Please give these lines again with "camera" swapped for "sensor" everywhere it appears, leaving everything else unchanged and leaving out the pictures.

**Raw data**
################

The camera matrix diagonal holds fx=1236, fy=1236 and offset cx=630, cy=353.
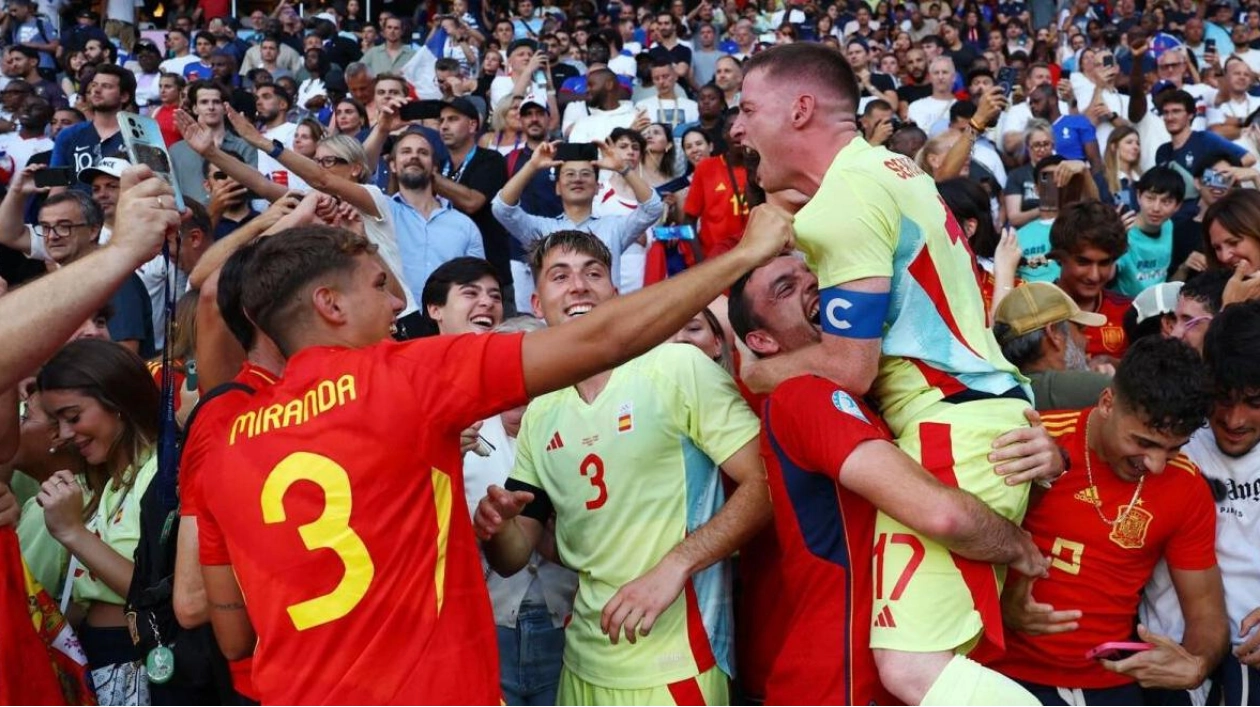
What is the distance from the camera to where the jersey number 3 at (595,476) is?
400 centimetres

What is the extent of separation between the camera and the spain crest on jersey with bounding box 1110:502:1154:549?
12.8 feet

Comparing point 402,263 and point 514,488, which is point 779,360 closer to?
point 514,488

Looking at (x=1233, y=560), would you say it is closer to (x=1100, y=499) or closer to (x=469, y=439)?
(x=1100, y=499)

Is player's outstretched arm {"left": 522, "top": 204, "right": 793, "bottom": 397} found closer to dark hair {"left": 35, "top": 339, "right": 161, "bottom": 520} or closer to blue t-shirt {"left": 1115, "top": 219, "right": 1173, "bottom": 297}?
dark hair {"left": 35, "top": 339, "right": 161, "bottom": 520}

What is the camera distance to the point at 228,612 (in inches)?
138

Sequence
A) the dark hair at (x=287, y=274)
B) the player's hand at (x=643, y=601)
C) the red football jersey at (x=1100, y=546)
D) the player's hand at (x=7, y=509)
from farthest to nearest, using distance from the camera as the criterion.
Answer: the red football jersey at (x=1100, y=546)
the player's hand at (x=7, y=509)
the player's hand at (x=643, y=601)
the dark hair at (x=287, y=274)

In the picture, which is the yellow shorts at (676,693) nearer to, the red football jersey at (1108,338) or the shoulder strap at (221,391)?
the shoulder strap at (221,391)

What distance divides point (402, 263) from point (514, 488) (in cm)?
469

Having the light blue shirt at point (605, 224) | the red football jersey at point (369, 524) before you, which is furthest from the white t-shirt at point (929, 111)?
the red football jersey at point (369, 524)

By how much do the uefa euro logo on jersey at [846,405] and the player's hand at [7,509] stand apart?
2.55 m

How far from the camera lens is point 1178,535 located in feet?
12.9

################

**Solution**
The sensor matrix diagonal holds fx=1236, fy=1236 and offset cx=630, cy=353.
What is the distance from the sensor to where the jersey number 3 at (595,476) is?
400 centimetres

What is the extent of separation between the sensor and the spain crest on jersey with bounding box 1110:502:1154:549?
12.8 feet

Comparing point 402,263 and point 514,488, which is point 779,360 closer to?
point 514,488

Looking at (x=1233, y=560), would you say it is closer to (x=1100, y=499) or closer to (x=469, y=439)?
(x=1100, y=499)

Is player's outstretched arm {"left": 522, "top": 204, "right": 793, "bottom": 397} found closer to dark hair {"left": 35, "top": 339, "right": 161, "bottom": 520} or closer to blue t-shirt {"left": 1115, "top": 219, "right": 1173, "bottom": 297}?
dark hair {"left": 35, "top": 339, "right": 161, "bottom": 520}

What is the sensor distance to the point at 228,612 (in inches)?
138

Sequence
A) the dark hair at (x=287, y=274)
B) the player's hand at (x=643, y=601)
C) the red football jersey at (x=1100, y=546)
D) the player's hand at (x=7, y=509)
from farthest to nearest, using distance from the sensor as the criterion.
Answer: the red football jersey at (x=1100, y=546)
the player's hand at (x=7, y=509)
the player's hand at (x=643, y=601)
the dark hair at (x=287, y=274)

In the picture, which is the yellow shorts at (676,693) nearer to, the red football jersey at (1108,338) or the shoulder strap at (221,391)?
the shoulder strap at (221,391)

What distance divides point (402, 263) from point (514, 488) (in cm)?
469

Having the light blue shirt at point (605, 224) | the red football jersey at point (369, 524) before you, which is furthest from the white t-shirt at point (929, 111)?
the red football jersey at point (369, 524)

By how much do the uefa euro logo on jersey at [846,405] and the player's hand at [7,509] stand apart?
2.55 m

How far from the sensor lens is point 1178,535 located in feet?
12.9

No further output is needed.